## READING PASSAGE:

On the same day, the CMA launched its first investigations using new powers under the DMCC Act, opening investigations into 8 businesses, and issuing advisory letters to 100 more businesses.
In this article, we summarise the key points that consumer-facing businesses should note from the guidance and the new enforcement action.
New enforcement action
The investigations focus on the presentation of mandatory fees, alleged drip pricing, default opt-ins and alleged 'pressure selling' practices. The CMA has also sent advisory letters to 100 firms across 14 sectors, including travel, fashion, and homeware, requesting that they review their online pricing practices.
This is the first enforcement action the CMA has launched using its new consumer protection powers under the DMCC Act. It follows a major CMA compliance review and signals an increased focus on online pricing practices across many industries. The CMA’s new powers enable it to issue fines of up to 10% of a business’ annual global turnover and require businesses to pay compensation and make compliance changes without the need for a court order. The CMA has indicated that whilst it will support businesses to comply with the law, it intends to take swift action in the most serious cases. Consequently, any business under investigation found to be in breach of the law could face a significant penalty. It will be interesting to see how quickly this enforcement action progresses and what the outcome will be.

## DATA RECORDS:
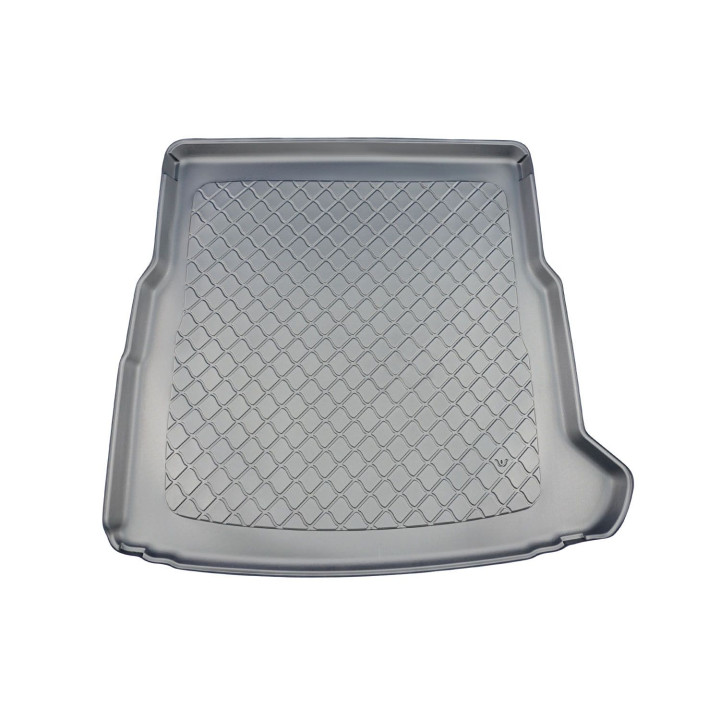 Bagagliaio Guardliner per Mercedes E W 214 Limousine Plug-in Hybrid S/4 10.2023-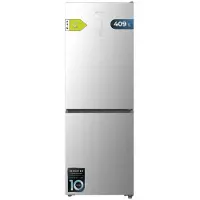 Cecotec Bolero Coolmarket 409 Kühlschrank Mit Gefrierfach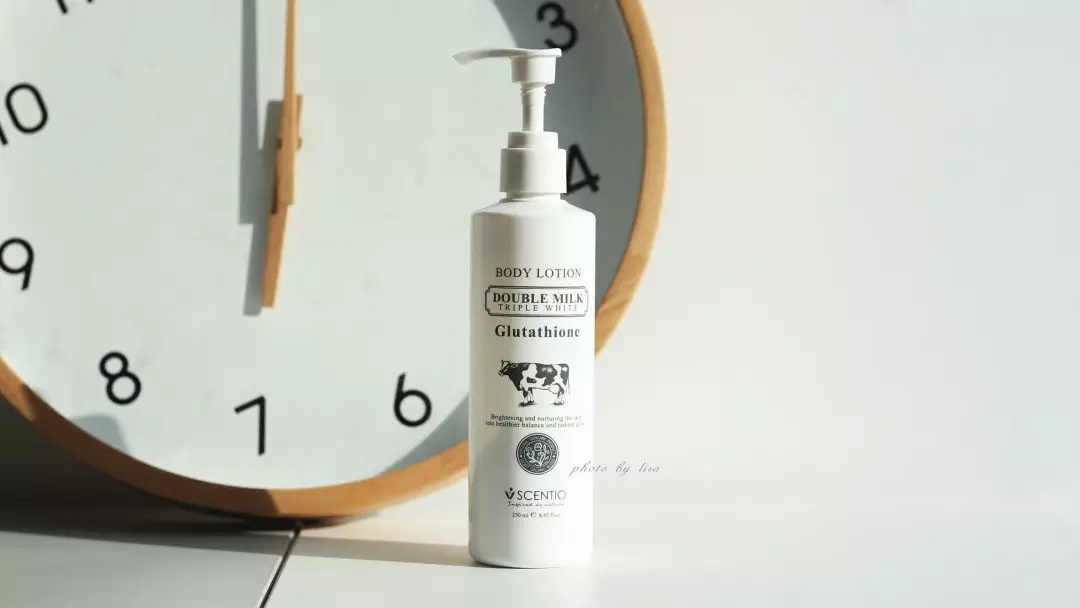 有人推荐那种很香的身体乳吗 (推荐买哪家的身体乳)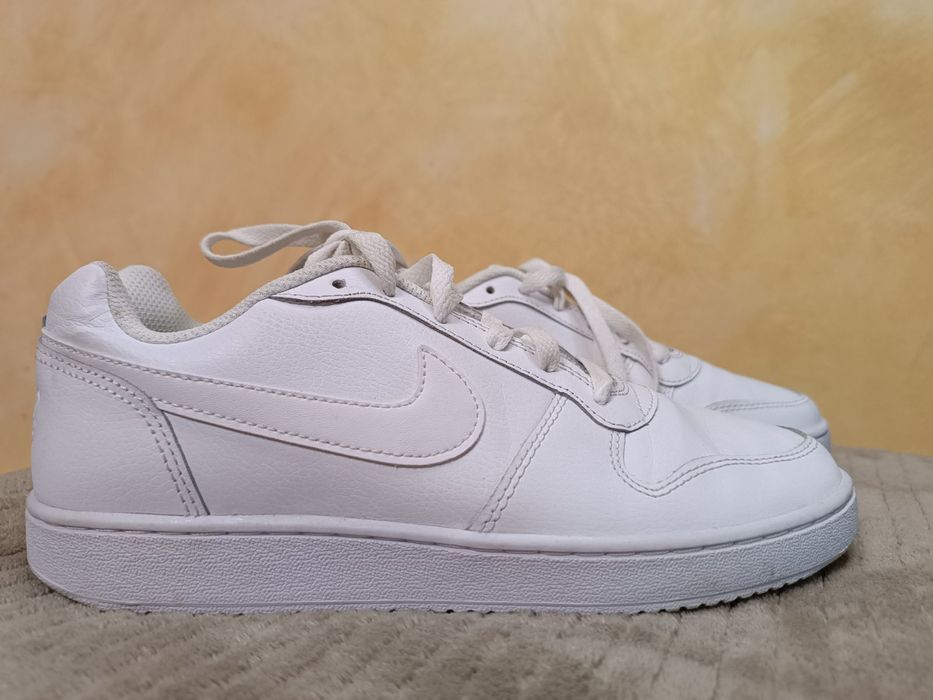 Кросівки  кеди Nike 40 Ebernon Low
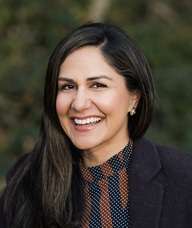 Book an Appointment with Priya DeSilva MSW for East Vancouver Counselling: In Person and Online Counsellors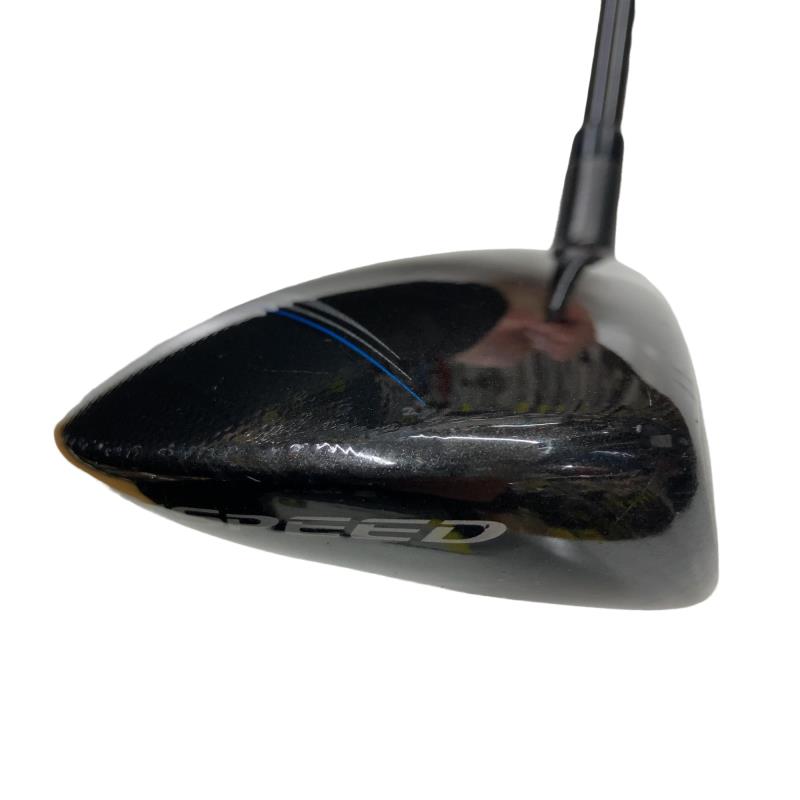 �i�d�s�@�r�o�d�d�c�@�T�v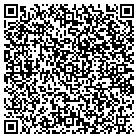 QR code with Brunckhorst Keith MD contacts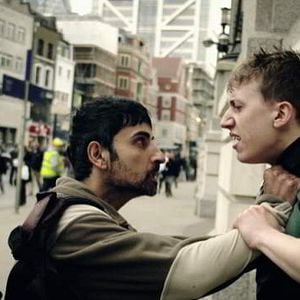 Fotoğraf Akbar Kurtha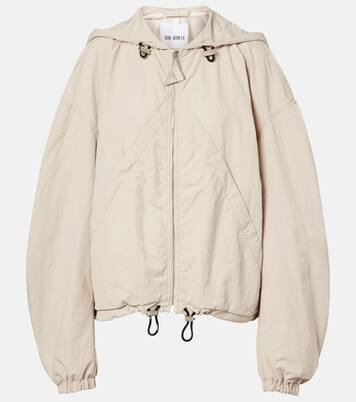 Jacke  | The Attico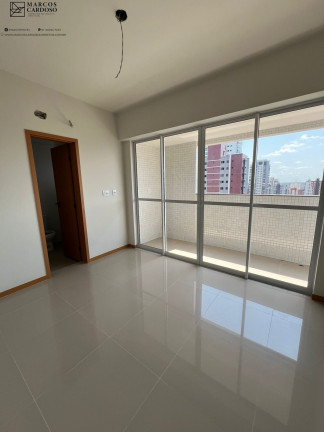 Imagem Imóvel com 3 Quartos à Venda, 186 m² em Umarizal - Belém Imagem Imóvel com 3 Quartos à Venda, 186 m² em Umarizal - Belém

## TASK OBJECTIVE:
Copy word for word the part of the CMA enforcement passage above that runs between "On the same" and "online pricing practices.", inclusive.

## TASK OUTPUT:
On the same day, the CMA launched its first investigations using new powers under the DMCC Act, opening investigations into 8 businesses, and issuing advisory letters to 100 more businesses.
In this article, we summarise the key points that consumer-facing businesses should note from the guidance and the new enforcement action.
New enforcement action
The investigations focus on the presentation of mandatory fees, alleged drip pricing, default opt-ins and alleged 'pressure selling' practices. The CMA has also sent advisory letters to 100 firms across 14 sectors, including travel, fashion, and homeware, requesting that they review their online pricing practices.